The same logic can be applied to the "dwi", "anat", and "fmap" sections. For example, if you would have two T1-weighted structural scans, the "anat" section could look like:

  # some options

  # some mappings


    id: 3DT1_1
    run: 1

      id: 3DT1_2
      run: 2

Importantly, any UNIX-style wildcard (e.g. *, ?, and [a,A,1-9]) can be used in the id values in these sections!

Lastly, apart from the different elements (such as nback-task1 in the previous example), each datatype-section (func, anat, fmap, and dwi) also may include a metadata section, similar to the "toplevel" metadata section. This field may include key-value pairs that will be appended to each JSON-file within that datatype. This is especially nice if you'd want to add metadata that is needed for specific preprocessing/analysis pipelines that are based on the BIDS-format. For example, the fmriprep package provides preprocessing pipelines for BIDS-datasets, but sometimes need specific metadata. For example, for each BOLD-fMRI file, it needs a field EffectiveEchoSpacing in the corresponding JSON-file, and for B0-files (one phasediff, one magnitude image) it needs the fields EchoTime1 and EchoTime2. To include those metadata fields in the corresponding JSON-files, just include a metadata field under the appropriate datatype section.
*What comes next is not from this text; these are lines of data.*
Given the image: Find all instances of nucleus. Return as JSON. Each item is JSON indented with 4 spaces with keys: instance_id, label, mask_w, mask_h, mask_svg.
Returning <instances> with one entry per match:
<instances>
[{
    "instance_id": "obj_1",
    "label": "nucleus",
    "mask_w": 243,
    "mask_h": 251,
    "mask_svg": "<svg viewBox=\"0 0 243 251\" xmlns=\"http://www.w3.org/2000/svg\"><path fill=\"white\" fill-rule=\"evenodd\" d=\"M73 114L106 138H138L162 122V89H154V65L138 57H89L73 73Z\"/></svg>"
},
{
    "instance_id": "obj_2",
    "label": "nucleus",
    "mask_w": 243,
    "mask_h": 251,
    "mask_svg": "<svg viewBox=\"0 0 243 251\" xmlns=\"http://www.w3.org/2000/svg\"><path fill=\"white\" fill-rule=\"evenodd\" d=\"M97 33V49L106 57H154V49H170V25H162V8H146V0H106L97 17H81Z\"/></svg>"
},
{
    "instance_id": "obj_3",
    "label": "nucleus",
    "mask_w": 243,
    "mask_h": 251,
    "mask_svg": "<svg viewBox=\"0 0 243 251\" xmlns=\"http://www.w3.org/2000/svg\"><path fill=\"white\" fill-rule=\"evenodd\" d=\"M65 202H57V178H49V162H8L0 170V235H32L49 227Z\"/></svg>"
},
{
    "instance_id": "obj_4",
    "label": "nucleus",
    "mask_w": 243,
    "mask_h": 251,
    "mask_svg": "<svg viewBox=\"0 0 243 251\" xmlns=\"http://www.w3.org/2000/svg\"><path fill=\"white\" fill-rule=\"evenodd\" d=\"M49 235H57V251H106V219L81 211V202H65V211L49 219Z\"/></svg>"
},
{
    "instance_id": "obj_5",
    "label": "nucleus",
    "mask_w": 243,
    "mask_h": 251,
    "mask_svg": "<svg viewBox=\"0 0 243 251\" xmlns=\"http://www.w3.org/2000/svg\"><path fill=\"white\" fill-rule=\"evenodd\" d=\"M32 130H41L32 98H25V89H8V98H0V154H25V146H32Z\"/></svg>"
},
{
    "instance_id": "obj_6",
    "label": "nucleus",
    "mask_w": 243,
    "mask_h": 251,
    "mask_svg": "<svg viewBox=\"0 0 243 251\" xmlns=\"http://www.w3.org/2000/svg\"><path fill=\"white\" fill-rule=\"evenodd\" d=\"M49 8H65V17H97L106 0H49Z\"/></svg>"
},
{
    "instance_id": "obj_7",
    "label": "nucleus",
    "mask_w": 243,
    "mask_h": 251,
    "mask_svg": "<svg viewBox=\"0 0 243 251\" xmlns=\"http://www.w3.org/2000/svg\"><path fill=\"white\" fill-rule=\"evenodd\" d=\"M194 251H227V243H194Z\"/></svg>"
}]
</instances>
For example, to do so for the previous examples:


    EffectiveEchoSpacing: 0.00365
    PhaseEncodingDirection: "j"

    id: nback
    task: nback


    EchoTime1: 0.003
    EchoTime2: 0.008

    id: B0

How to use bidsify

After installing this package, the bidsify command should be available. This command assumes a specific organization of your directory with raw data. Below, I outlined the assumed structure for a simple dataset with one BOLD run and one T1-weighted scan across two sessions:

            ├── config.yml
            ├── sub-01
            │   ├── ses-1
            │   │   ├── boldrun1.PAR
            │   │   ├── boldrun1.REC
            │   │   ├── T1.PAR
            │   │   └── T1.REC
            │   └── ses-2
            │       ├── boldrun1.PAR
            │       ├── boldrun1.REC
            │       ├── T1.PAR
            │       └── T1.REC
            └── sub-02
                ├── ses-1
                │   ├── boldrun1.PAR
                │   ├── boldrun1.REC
                │   ├── T1.PAR
                │   └── T1.REC
                └── ses-2
                    ├── boldrun1.PAR
                    ├── boldrun1.REC
                    ├── T1.PAR
                    └── T1.REC

(If you have DICOM-files with the .dcm extension, just replace the PAR/REC files with a single dcm file.)

So all raw files should be in a single directory, which can be the subject-directory or, optionally, a session-directory. Note: the session directory must be named "ses-<something>".